From Auto- tune to Auto- compose

Can composers see themselves outdone by data scientists and computer programmers?

The sound of music

In a September 2018 paper, Japanese data scientists Eita Nakamura and Kunihiko Kaneko at Kyoyo University and the University of Tokyo respectively found that western classical music over the past several centuries has followed laws of evolution. This large- scale study has implications for the understanding of other cultural phenomena such as the evolution of language, fashion, and science. Evolution is an algorithmic process applied to populations in which certain traits are passed on to the next generation and others are culled. In music, as in art in general, this involves passing on past traditions while incorporating new features. Indeed, algorithmic music composition has a long standing history as in Chinese windchimes, Greek wind- powered Aeolian harps of the Japanese suikinkutsu. Iannis Xenakis used Markov chains – which use existing fragments of music in equal probability- for his 1958 compositions, Analogique.

I see in Magenta

Google Magenta’s NSynth takes this a step further and uses deep learning to aid music makers in their composition. NSynth specifically aims to use deep learning and deep neural networks to provide artists with a vast array of instrument sounds (according to instrument class, genre and complexity). Your odd musician could then answer a question such as “What do you get when you cross a piano with a flute?” Being able to do so pushes the evolution of music further and provide artists with a wide range of tools through which they expand existing global discography. Algorithmic composition has also been shown to be helpful in addressing composer’s block; arguably every artist’s worst nightmare.

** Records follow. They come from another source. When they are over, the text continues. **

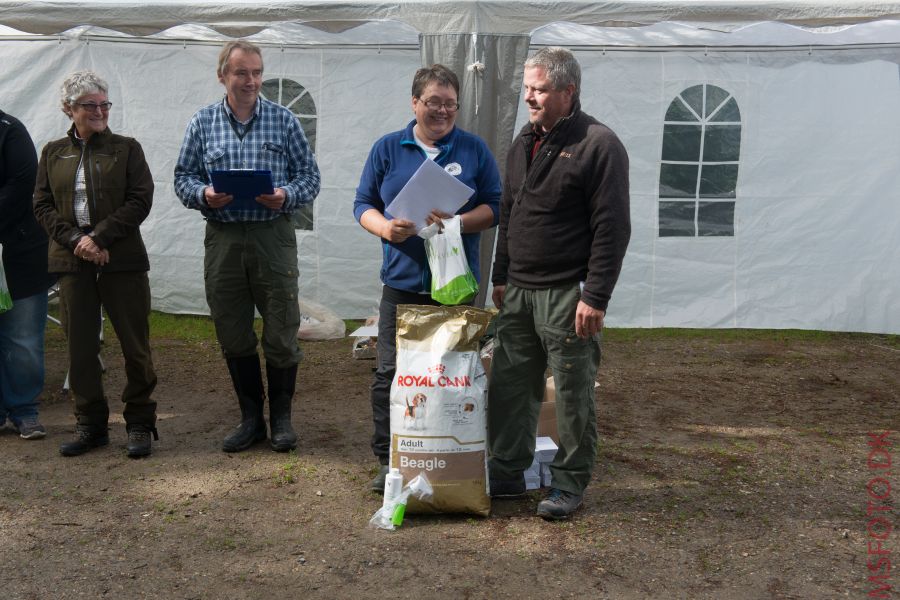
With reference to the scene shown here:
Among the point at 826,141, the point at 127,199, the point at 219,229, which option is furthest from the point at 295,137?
the point at 826,141

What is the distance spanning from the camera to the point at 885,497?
148 inches

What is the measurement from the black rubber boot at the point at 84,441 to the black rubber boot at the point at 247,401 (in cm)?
58

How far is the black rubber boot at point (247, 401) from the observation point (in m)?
4.25

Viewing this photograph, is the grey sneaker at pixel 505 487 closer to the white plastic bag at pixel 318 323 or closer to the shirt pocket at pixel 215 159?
the shirt pocket at pixel 215 159

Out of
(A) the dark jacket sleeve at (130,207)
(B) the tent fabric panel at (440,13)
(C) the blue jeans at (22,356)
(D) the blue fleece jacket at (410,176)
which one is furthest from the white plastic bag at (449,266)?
(C) the blue jeans at (22,356)

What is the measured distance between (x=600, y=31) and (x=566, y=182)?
3.76 m

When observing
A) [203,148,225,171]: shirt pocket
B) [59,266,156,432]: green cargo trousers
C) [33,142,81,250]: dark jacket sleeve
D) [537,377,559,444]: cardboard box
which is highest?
[203,148,225,171]: shirt pocket

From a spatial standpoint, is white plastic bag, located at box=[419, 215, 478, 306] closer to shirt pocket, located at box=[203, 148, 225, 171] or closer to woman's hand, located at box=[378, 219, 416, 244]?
woman's hand, located at box=[378, 219, 416, 244]

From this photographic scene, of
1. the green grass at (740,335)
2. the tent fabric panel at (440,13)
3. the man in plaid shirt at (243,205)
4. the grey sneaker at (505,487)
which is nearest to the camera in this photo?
the grey sneaker at (505,487)

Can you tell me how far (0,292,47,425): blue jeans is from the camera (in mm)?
4488

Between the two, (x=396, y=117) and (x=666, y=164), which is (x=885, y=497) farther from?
(x=396, y=117)

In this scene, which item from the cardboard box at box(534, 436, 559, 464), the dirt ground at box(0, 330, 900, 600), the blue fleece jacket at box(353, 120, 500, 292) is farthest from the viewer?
the cardboard box at box(534, 436, 559, 464)

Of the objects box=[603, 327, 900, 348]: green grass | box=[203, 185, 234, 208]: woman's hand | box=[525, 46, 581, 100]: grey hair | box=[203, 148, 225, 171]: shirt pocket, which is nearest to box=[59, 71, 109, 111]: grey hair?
box=[203, 148, 225, 171]: shirt pocket

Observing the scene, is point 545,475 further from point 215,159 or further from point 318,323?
point 318,323
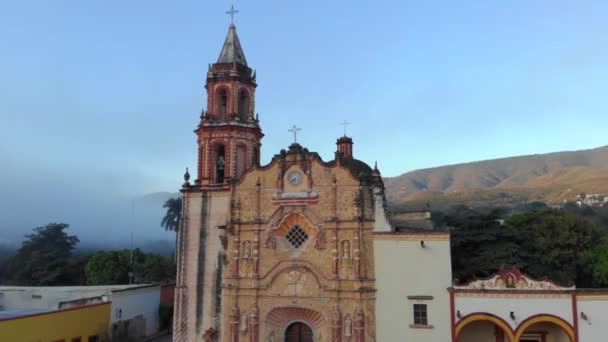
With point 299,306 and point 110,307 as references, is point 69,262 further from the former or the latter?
point 299,306

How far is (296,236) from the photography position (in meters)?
20.7

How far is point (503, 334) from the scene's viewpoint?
1850 cm

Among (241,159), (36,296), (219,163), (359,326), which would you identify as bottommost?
(359,326)

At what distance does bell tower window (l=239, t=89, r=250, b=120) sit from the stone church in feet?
0.32

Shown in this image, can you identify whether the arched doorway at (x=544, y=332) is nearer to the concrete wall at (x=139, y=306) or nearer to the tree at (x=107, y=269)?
the concrete wall at (x=139, y=306)

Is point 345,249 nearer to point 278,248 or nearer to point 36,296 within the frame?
point 278,248

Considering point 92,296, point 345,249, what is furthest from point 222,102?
point 92,296

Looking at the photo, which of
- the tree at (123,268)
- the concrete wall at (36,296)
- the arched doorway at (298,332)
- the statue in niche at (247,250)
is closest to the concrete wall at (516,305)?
the arched doorway at (298,332)

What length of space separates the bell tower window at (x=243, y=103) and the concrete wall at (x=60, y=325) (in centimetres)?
1180

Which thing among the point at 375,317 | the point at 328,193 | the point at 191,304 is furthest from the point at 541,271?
the point at 191,304

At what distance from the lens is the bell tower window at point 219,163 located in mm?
22438

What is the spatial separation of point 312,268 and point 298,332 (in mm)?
2981

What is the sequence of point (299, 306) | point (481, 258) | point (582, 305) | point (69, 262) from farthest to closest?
Result: point (69, 262) → point (481, 258) → point (299, 306) → point (582, 305)

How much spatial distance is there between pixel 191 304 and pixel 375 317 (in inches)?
322
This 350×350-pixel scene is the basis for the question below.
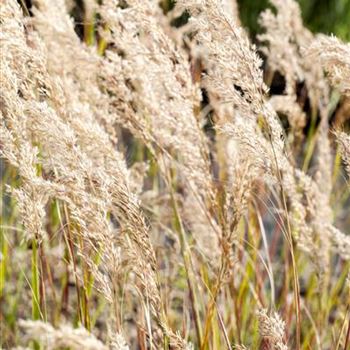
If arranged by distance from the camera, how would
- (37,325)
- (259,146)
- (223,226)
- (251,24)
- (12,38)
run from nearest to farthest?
1. (37,325)
2. (259,146)
3. (12,38)
4. (223,226)
5. (251,24)

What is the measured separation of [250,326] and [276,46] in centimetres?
92

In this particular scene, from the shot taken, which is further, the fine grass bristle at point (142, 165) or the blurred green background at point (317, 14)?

The main challenge that the team at Magenta face is the fact that available data-sets are small, biased and not freely available largely due to copyright restrictions. To solve this in the short term, the team is building on the Free Music Archive (FMA), a web based repository and use the existing AudioSet concept ontology to classify specific sounds. This ontology (or knowledge management structure) is originally motivated by a lack of large- scale annotated audio- data for scientific research purposes and is derived from YouTube videos, with the goal of providing a testbed for identifying acoustic events. Lastly, the team has also conducted crowd- sourced annotation using the CrowdFlower platform in correcting and verify the labels of clips identified as likely positives. The use of control examples at this stage is especially important in weeding out contributors whose accuracy drops before a certain threshold. Should they consistently answer obvious questions wrongly (such as labelling a piano sample as a trumpet), they are not eligible to take part in the exercise.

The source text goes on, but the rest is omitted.